- **Your task**
Reproduce the passage of the forum post about scientific calculations in Python below, from "# Did some algebra" to "(1 + sums/atoms)".

Question about scientific calculations in Python

[Jason Orendorff]

I benchmarked it; results:

  plain Python: 8.557 sec
  optimized Python: 2.325 sec
  Numeric Python: 0.753 sec

This is for 1000 numbers in both s_vector and r_vector.

## Jason Orendorff    http://www.jorendorff.com/



from Numeric import *
from random import random
from time import clock

def f1(s_vector, f_s_vector, r_vector, atoms):
    n = 0
    i_vector = []
    for s in s_vector:
        sum = 0
        for r in r_vector:
            x = 2 * pi * r * s
            sum = sum + (2 * (sin(x))/x)
        intensity = atoms * pow(f_s_vector[n], 2) * (1 + sum / atoms)
        i_vector.append(intensity)
        n = n + 1
    return i_vector

def f2(s_vector, f_s_vector, r_vector, atoms):
    # Precompute the 2*pi*r, which is a constant inside of the s loop
    precomputed_r1_vector = [2 * pi * r for r in r_vector]
    local_sin = math.sin  # local variables have fast lookup
    i_vector = []
    i_vector_append = i_vector.append

    # using the zip gets rid of the extra n+1 and [n], at the expense
    # of making a new list.  I suspect it's faster, but I'm not sure
    for s, f_s_vector in zip(s_vector, f_s_vector):
        sum = 0.0
        for scaled_r in precomputed_r1_vector:
            x = scaled_r * s
            sum = sum + 2 * (local_sin(x)/x)

        # Did some algebra here to merge the first and last terms,
        # which gets rid of the division.  Also replaced the function call
        # to 'pow' with the equivalent use of **2
        i_vector_append((f_s_vector**2) * (atoms + sum))

    return i_vector

def f3(S, FS, R, atoms):
    Rcol = R[:, NewAxis]
    x = 2 * pi * Rcol * S
    y = 2 * sin(x) / x
    sums = add.reduce(y)
    I = atoms * FS**2 * (1 + sums/atoms)
    return I

def timefn(msg, fn, *args):
    t0 = clock()
    result = fn(*args)
    t1 = clock()
    print msg + ": %.3f sec" % (t1-t0)

def measure():
    S = array([random()-.5 for i in range(1000)])
    R = array([random()-.5 for i in range(1000)])
    FS = array([random()*0.5 for i in range(1000)])
    atoms = 1000

    timefn("plain Python",     f1, S, FS, R, atoms)
    timefn("optimized Python", f2, S, FS, R, atoms)
    timefn("Numeric Python",   f3, S, FS, R, atoms)

if __name__ == '__main__':
    measure()

- **Data extracts**
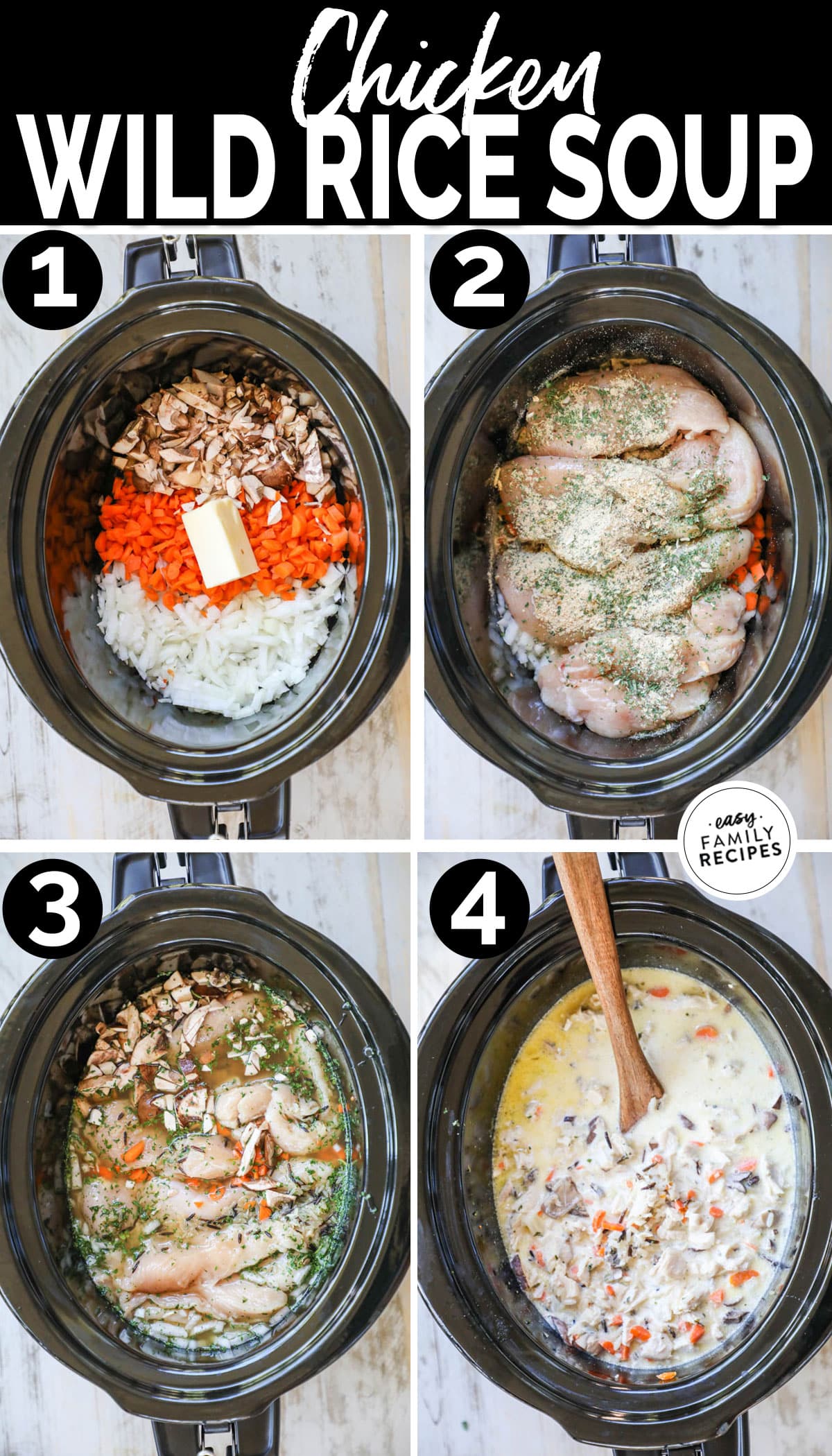 Chicken
WILD RICE SOUP

1

2

easy
FAMILY
RECIPES

3

4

- **Solution for this problem**
# Did some algebra here to merge the first and last terms,
        # which gets rid of the division.  Also replaced the function call
        # to 'pow' with the equivalent use of **2
        i_vector_append((f_s_vector**2) * (atoms + sum))

    return i_vector

def f3(S, FS, R, atoms):
    Rcol = R[:, NewAxis]
    x = 2 * pi * Rcol * S
    y = 2 * sin(x) / x
    sums = add.reduce(y)
    I = atoms * FS**2 * (1 + sums/atoms)